I've got a Federal TestMaster and a Starrett #196 that need crystals, not to mention all the 'yellowed' ones that I have in my stash.
Looking over the page on LII it does look a bit tricky. I hoping that the Federal will just glue in. The Starrett looks a bit complicated.
Going to measure today and see what I can find.


	

		
			
		

		
	
...


----------



## NCjeeper (Sep 22, 2020)

Box them all up and send them to Mark at MR Tool Repair.


----------



## NilesRock (Sep 23, 2020)

Brino,

Nice work a new crystal is putting that DI back in service it's like looking at something at night versus daylight. Great link too Long Island Indicator is very good at sharing information. Thank you

Middle.road,

The Starrett 196 indicator crystal is very easy to service I just happened to do one earlier today, what a coincidence. Just grab the bezel with your fingernails (green arrow in picture) and slowly work your way around to remove it. The crystal is available from Starrett and just slips in the bezel.
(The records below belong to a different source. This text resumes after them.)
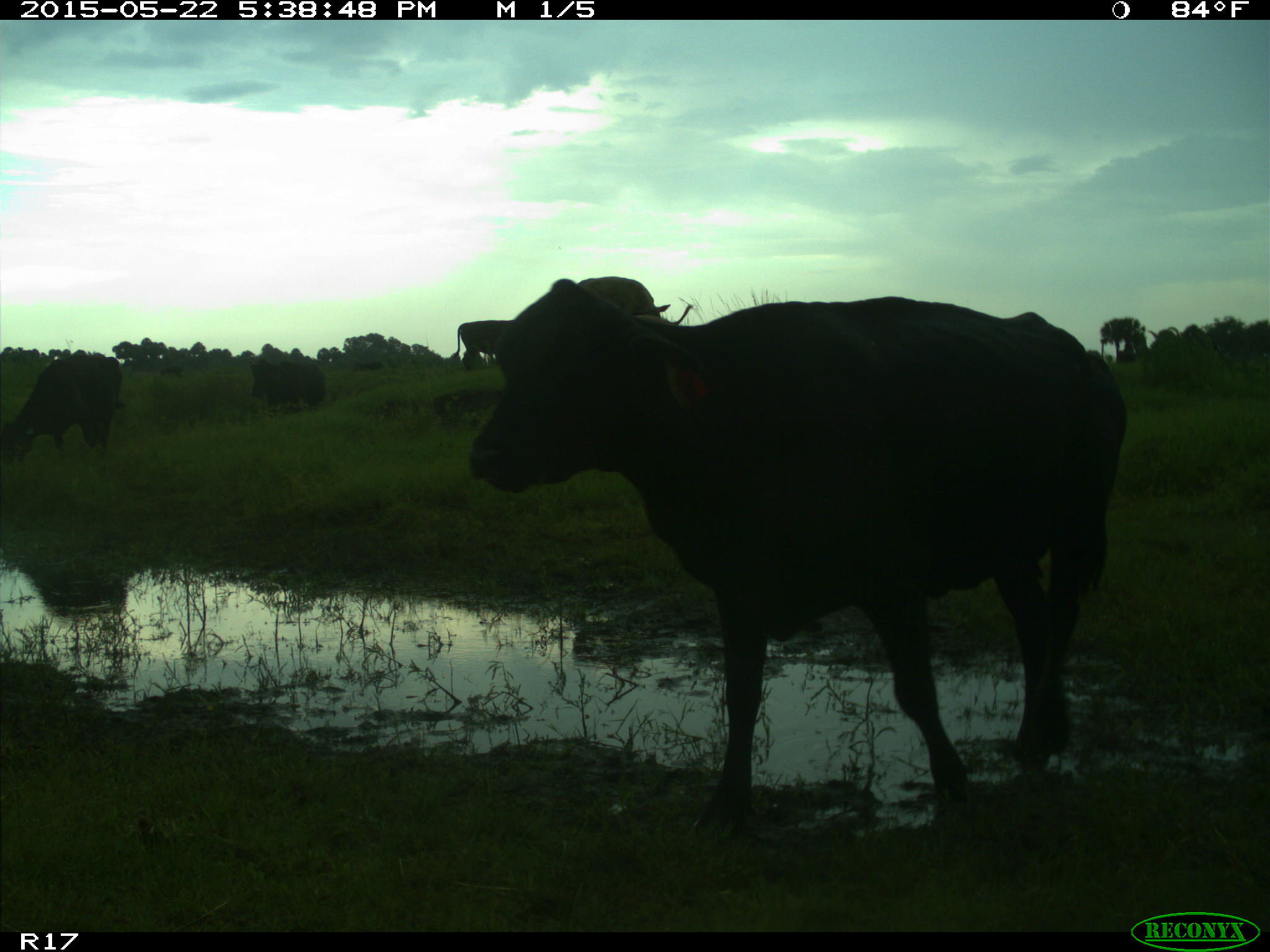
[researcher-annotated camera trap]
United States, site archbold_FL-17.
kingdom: Animalia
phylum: Chordata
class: Mammalia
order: Artiodactyla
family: Bovidae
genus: Bos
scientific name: Bos taurus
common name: domestic cow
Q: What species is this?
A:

The hardest part is getting the bezel started back on the case. Once started work around the bezel until it's fully seated.


----------



## brino (Sep 23, 2020)

@NilesRock 

Your first post is a good one, thanks for sharing your recent experience.
Welcome to the group!

-brino


----------



## middle.road (Sep 23, 2020)

NilesRock said:


> Brino,
> 
> Nice work a new crystal is putting that DI back in service it's like looking at something at night versus daylight. Great link too Long Island Indicator is very good at sharing information. Thank you
> 
> ...


Thanks!
I was wondering how that came off. Would not have bet that it was a friction fit.

Going to have to contact MR about a couple of my other ones.


----------